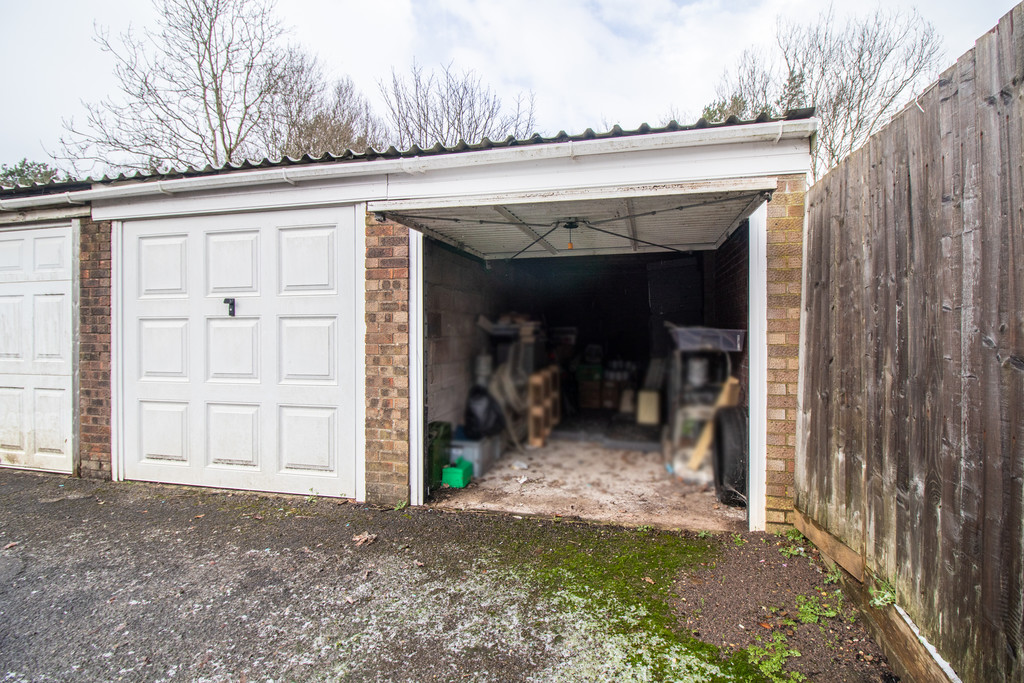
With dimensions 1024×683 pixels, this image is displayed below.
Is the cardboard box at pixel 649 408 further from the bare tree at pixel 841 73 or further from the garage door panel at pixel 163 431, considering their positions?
the bare tree at pixel 841 73

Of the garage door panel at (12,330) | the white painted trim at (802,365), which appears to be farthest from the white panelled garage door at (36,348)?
the white painted trim at (802,365)

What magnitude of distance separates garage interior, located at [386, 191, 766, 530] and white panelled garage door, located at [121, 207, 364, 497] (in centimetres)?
80

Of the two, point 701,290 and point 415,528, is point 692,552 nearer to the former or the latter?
point 415,528

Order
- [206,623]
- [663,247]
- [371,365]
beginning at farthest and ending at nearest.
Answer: [663,247] → [371,365] → [206,623]

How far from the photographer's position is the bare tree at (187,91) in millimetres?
8968

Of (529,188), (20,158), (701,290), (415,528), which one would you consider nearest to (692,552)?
(415,528)

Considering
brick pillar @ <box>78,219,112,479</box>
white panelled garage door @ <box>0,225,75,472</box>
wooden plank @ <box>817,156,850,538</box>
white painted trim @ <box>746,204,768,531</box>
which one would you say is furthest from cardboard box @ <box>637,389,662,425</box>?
white panelled garage door @ <box>0,225,75,472</box>

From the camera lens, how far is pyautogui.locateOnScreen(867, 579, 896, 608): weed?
2.07m

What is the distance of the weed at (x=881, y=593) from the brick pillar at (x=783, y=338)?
1077 millimetres

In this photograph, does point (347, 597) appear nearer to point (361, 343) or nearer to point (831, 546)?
point (361, 343)

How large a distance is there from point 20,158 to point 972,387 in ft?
49.5

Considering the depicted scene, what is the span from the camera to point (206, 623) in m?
2.41

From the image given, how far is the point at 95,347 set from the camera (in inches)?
177

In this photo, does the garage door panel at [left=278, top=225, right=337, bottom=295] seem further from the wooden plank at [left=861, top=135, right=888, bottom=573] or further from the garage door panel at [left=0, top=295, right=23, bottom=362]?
the wooden plank at [left=861, top=135, right=888, bottom=573]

Exercise prompt → Format all of the records above as a numbered list, omitting the blank lines and excluding the pictures from the answer.

Finished task →
1. With dimensions 1024×683 pixels, this image is displayed below.
2. Is the cardboard box at pixel 649 408 further from the bare tree at pixel 841 73 or further from the garage door panel at pixel 163 431, considering their positions?
3. the bare tree at pixel 841 73
4. Of the garage door panel at (12,330) | the white painted trim at (802,365), which appears to be farthest from the white panelled garage door at (36,348)?
5. the white painted trim at (802,365)
6. What magnitude of distance separates garage interior, located at [386, 191, 766, 530] and white panelled garage door, located at [121, 207, 364, 497] (in centimetres)?
7. 80
8. Of the two, point 701,290 and point 415,528, is point 692,552 nearer to the former or the latter?
9. point 415,528
10. Order
11. - [206,623]
12. - [663,247]
13. - [371,365]
14. beginning at farthest and ending at nearest.
15. Answer: [663,247] → [371,365] → [206,623]
16. How far from the photographer's position is the bare tree at (187,91) in millimetres?
17. 8968
18. Of (529,188), (20,158), (701,290), (415,528), which one would you consider nearest to (692,552)?
19. (415,528)
20. Considering
21. brick pillar @ <box>78,219,112,479</box>
22. white panelled garage door @ <box>0,225,75,472</box>
23. wooden plank @ <box>817,156,850,538</box>
24. white painted trim @ <box>746,204,768,531</box>
25. which one would you say is furthest from cardboard box @ <box>637,389,662,425</box>?
26. white panelled garage door @ <box>0,225,75,472</box>
27. From the camera lens, how far is pyautogui.locateOnScreen(867, 579, 896, 608): weed?
28. 2.07m
29. What is the distance of the weed at (x=881, y=593) from the brick pillar at (x=783, y=338)?
30. 1077 millimetres
31. In this photograph, does point (347, 597) appear nearer to point (361, 343) or nearer to point (831, 546)?
32. point (361, 343)
33. How large a distance is there from point 20,158 to point 972,387 in ft?
34. 49.5
35. Considering the depicted scene, what is the span from the camera to point (206, 623) in m?
36. 2.41
37. From the image given, how far is the point at 95,347 set from the camera (in inches)?
38. 177
39. In this photo, does the garage door panel at [left=278, top=225, right=337, bottom=295] seem further from the wooden plank at [left=861, top=135, right=888, bottom=573] or further from the garage door panel at [left=0, top=295, right=23, bottom=362]?
40. the wooden plank at [left=861, top=135, right=888, bottom=573]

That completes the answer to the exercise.